Texto citado:
Escucha atentamente: Jesús quiere que tú y yo nos convirtamos en parte de la familia íntima de Dios. «Como el Padre me ha amado, así os he amado yo» (Jn 15,9). Jesús dice: «Vosotros no sois siervos, ni extranjeros, ni extraños; no, vosotros sois amigos, porque todo lo que he escuchado a mi Padre es vuestro, y todas las obras que yo puedo hacer, vosotros también las podéis hacer, e incluso mayores. Yo no soy una persona grande y vosotros pequeñas, no; todo lo que yo puedo hacer, vosotros también» (cf. Jn 15,15-16).
La profunda relación entre el Padre y el Hijo tiene un nombre. Es el Espíritu. El Espíritu Santo. «Quiero que tengáis mi Espíritu». «Espíritu» significa «aliento». Proviene del griego antiguo pneuma. «Quiero que tengáis mi aliento. Quiero que tengáis la parte más íntima de mí mismo para que la relación entre vosotros y Dios sea la misma que entre Dios y yo, que es una relación divina».
Lo que tienes que escuchar con tu corazón es que estás invitado a permanecer en la familia de Dios. Estás invitado a ser parte de esta estrecha comunión ahora mismo.
La vida espiritual significa que eres parte de la familia de Dios.

Tarea escrita: Transcribe sin cambios el pasaje del texto sobre la familia de Dios que arranca en las palabras "La profunda relación" y acaba después de "de la familia de Dios.".

Conjunto de datos:

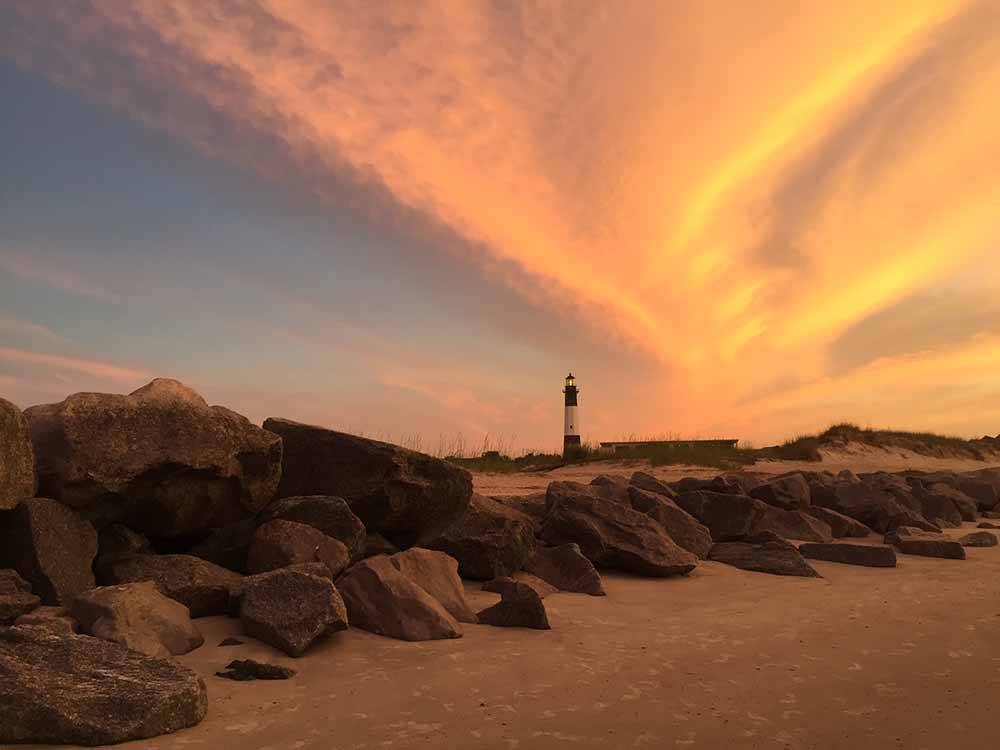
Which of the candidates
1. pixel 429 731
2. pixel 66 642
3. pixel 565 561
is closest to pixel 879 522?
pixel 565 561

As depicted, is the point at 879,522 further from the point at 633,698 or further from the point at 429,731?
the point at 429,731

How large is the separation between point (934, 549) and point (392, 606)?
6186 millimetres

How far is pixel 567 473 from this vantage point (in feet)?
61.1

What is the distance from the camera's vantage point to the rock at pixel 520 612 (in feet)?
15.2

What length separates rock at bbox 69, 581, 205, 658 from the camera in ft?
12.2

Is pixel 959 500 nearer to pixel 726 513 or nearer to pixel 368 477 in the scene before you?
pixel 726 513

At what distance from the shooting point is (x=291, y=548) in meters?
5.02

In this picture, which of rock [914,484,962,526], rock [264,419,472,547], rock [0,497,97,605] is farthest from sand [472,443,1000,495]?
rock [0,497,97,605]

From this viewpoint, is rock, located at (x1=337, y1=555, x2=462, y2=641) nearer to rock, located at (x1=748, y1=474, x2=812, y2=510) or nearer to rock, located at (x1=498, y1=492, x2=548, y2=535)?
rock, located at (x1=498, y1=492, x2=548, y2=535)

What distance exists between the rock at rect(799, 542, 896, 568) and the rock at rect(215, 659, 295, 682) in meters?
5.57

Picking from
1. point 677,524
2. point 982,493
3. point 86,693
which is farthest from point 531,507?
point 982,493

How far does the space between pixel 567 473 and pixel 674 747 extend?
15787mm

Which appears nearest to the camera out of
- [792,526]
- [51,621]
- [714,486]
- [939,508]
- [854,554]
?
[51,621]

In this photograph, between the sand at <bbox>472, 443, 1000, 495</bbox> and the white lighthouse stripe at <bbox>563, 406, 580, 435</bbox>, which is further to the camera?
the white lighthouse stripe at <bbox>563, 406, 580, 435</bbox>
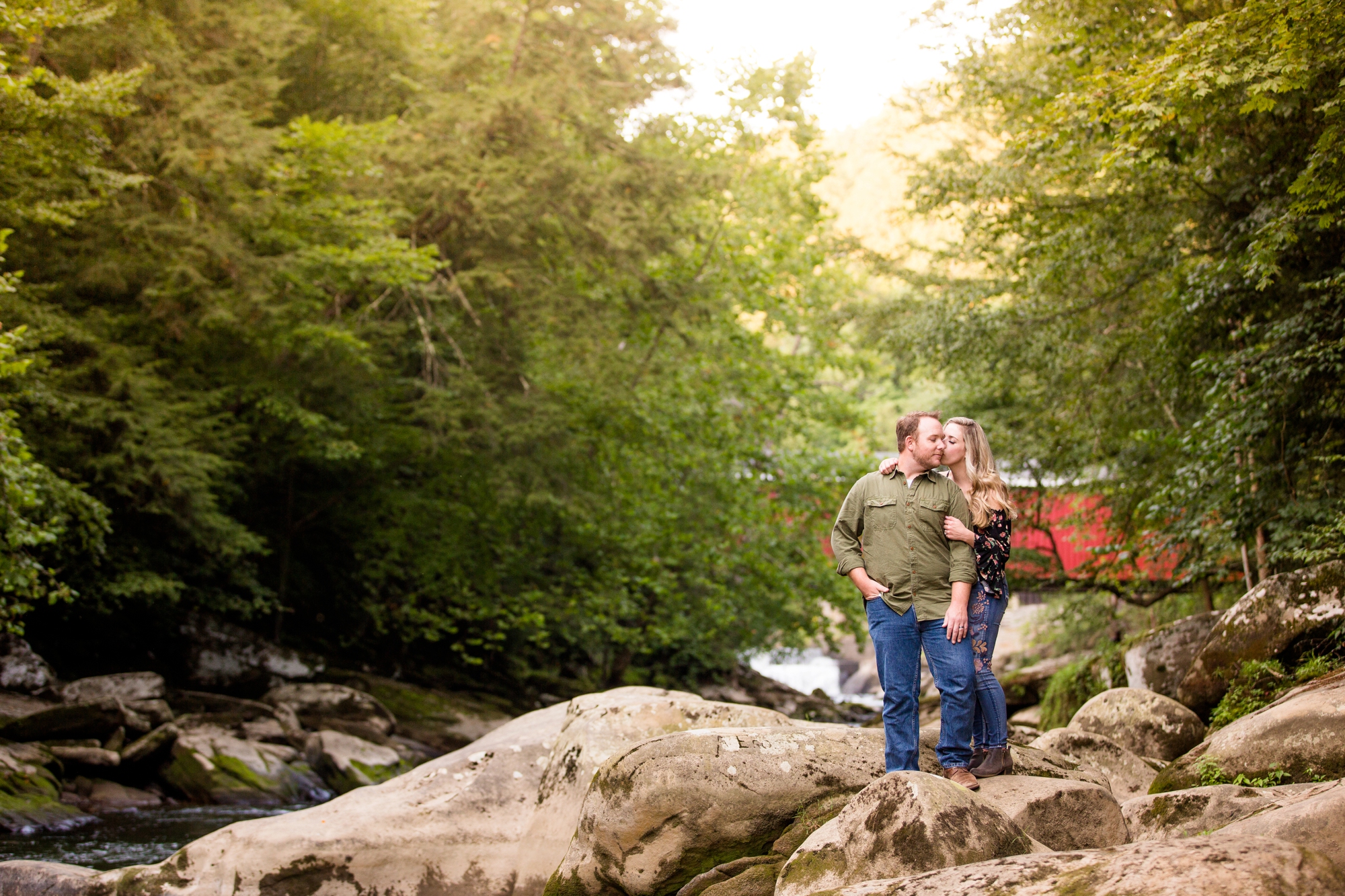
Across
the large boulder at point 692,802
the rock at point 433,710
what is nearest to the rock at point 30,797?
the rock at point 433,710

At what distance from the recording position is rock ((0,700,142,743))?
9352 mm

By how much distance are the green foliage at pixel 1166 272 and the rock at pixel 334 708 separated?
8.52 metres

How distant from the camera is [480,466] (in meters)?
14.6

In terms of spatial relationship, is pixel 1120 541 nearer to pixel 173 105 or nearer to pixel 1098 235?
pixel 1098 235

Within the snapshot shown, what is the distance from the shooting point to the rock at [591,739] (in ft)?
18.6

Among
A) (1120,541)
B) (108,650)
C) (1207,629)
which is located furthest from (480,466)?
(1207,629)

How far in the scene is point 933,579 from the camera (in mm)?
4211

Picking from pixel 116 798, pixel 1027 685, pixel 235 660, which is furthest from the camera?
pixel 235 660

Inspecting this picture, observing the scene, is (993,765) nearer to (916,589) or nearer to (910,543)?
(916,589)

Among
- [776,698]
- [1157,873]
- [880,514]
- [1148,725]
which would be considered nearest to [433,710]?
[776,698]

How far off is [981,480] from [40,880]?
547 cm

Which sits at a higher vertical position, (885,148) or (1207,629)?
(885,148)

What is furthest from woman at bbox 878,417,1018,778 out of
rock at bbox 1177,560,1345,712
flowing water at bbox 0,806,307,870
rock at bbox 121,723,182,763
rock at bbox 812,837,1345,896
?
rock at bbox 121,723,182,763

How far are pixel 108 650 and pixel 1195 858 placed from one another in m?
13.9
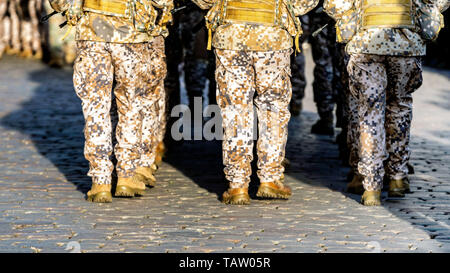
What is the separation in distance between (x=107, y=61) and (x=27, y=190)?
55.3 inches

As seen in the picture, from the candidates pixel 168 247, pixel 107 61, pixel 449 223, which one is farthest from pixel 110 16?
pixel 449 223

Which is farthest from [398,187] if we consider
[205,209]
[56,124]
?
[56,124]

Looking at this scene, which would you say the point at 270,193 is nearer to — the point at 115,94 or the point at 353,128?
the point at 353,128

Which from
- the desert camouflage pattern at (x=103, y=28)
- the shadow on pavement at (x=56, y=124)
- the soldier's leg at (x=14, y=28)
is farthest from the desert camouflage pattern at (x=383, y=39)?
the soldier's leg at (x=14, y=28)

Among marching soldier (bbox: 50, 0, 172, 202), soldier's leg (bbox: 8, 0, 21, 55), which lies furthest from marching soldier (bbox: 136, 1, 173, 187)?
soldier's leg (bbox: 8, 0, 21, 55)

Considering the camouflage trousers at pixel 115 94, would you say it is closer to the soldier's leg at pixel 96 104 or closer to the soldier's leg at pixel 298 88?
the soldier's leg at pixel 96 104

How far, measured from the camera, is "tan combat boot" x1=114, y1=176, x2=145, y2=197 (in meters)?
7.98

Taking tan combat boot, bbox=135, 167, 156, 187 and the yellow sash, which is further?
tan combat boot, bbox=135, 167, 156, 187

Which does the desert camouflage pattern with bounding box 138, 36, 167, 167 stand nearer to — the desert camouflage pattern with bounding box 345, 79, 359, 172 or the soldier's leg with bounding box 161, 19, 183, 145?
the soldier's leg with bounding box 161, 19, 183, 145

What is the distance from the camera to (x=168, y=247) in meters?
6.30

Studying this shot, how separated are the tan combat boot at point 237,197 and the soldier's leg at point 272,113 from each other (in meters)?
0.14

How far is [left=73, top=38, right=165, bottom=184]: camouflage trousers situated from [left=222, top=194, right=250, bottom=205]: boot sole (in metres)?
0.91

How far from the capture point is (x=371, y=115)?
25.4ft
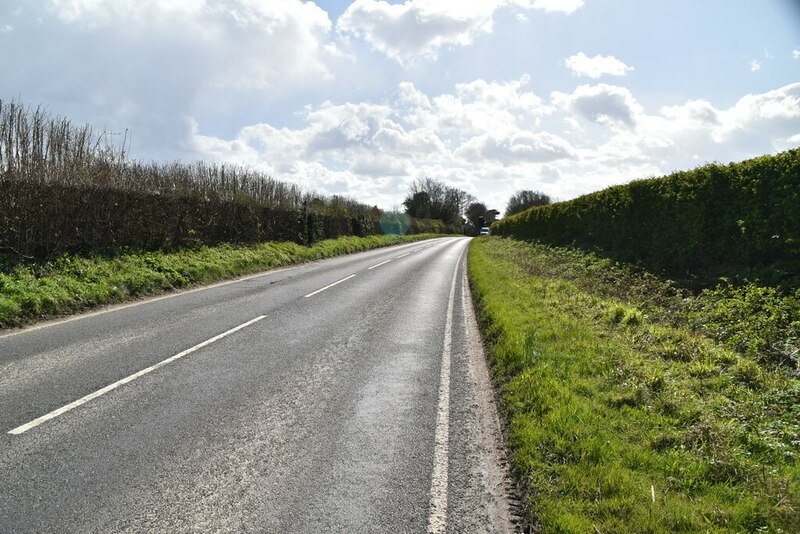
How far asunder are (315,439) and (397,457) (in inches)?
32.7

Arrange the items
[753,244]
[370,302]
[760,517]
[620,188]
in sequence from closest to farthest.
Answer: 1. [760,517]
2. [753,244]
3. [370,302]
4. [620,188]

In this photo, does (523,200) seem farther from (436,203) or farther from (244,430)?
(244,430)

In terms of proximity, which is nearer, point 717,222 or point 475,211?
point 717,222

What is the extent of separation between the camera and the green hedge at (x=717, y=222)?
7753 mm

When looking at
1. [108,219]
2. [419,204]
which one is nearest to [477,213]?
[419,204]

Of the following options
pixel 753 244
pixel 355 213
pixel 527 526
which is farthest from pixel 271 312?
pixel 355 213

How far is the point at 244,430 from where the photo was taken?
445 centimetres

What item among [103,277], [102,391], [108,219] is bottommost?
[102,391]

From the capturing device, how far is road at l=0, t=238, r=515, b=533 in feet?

La respuesta:
La profunda relación entre el Padre y el Hijo tiene un nombre. Es el Espíritu. El Espíritu Santo. «Quiero que tengáis mi Espíritu». «Espíritu» significa «aliento». Proviene del griego antiguo pneuma. «Quiero que tengáis mi aliento. Quiero que tengáis la parte más íntima de mí mismo para que la relación entre vosotros y Dios sea la misma que entre Dios y yo, que es una relación divina».
Lo que tienes que escuchar con tu corazón es que estás invitado a permanecer en la familia de Dios. Estás invitado a ser parte de esta estrecha comunión ahora mismo.
La vida espiritual significa que eres parte de la familia de Dios.